→ **WORK INSTRUCTIONS**: Images are to be omitted, and the rest of the records reproduced exactly.

=-=-=

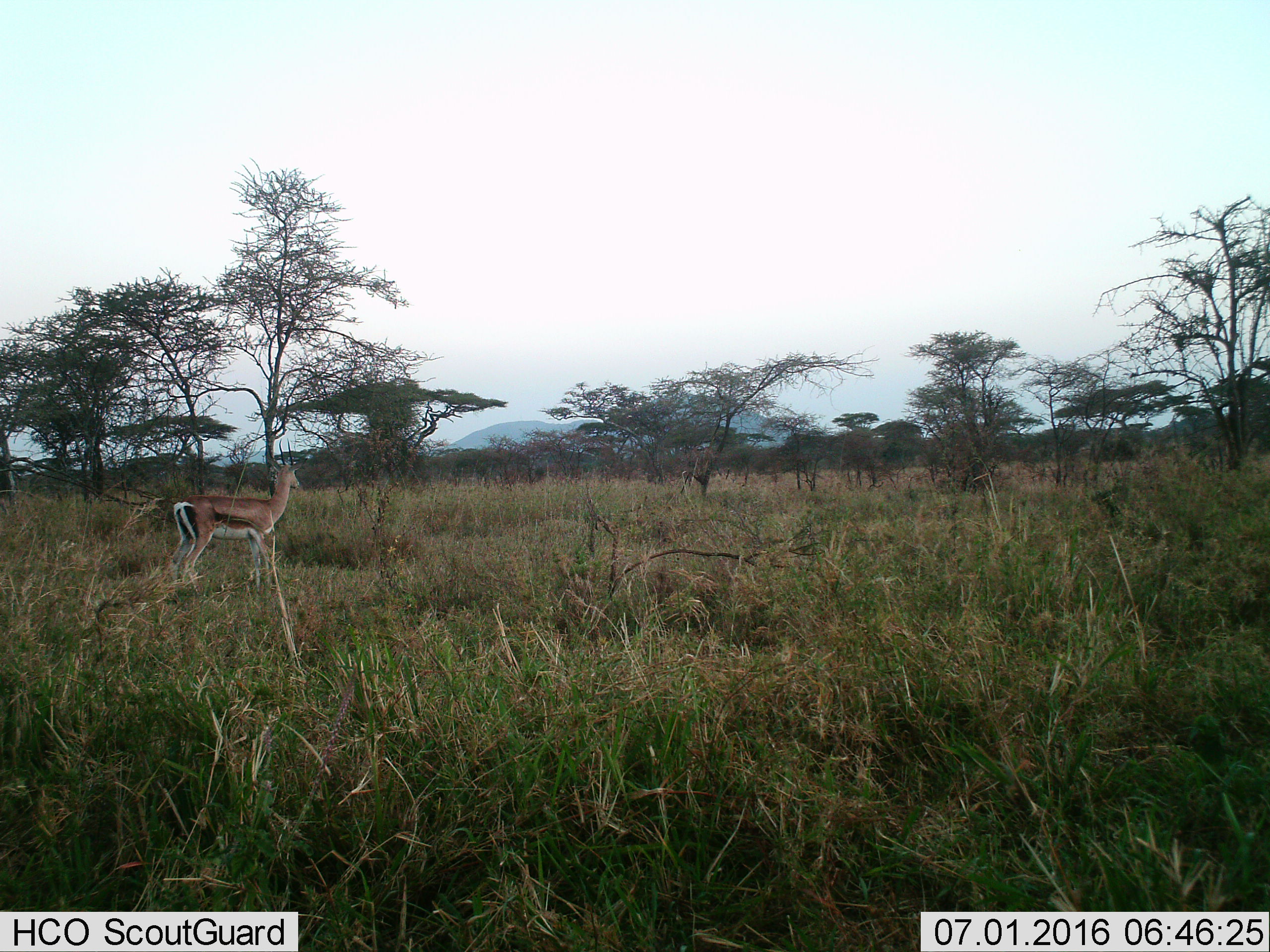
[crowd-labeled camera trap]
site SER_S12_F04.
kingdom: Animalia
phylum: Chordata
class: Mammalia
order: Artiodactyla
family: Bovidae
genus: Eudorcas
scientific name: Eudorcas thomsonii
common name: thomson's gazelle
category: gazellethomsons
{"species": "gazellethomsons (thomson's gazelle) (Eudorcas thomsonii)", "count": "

=-=-=

→ **REPLY TO THE EXERCISE**:
[crowd-labeled camera trap]
site SER_S12_F04.
kingdom: Animalia
phylum: Chordata
class: Mammalia
order: Artiodactyla
family: Bovidae
genus: Eudorcas
scientific name: Eudorcas thomsonii
common name: thomson's gazelle
category: gazellethomsons
{"species": "gazellethomsons (thomson's gazelle) (Eudorcas thomsonii)", "count": "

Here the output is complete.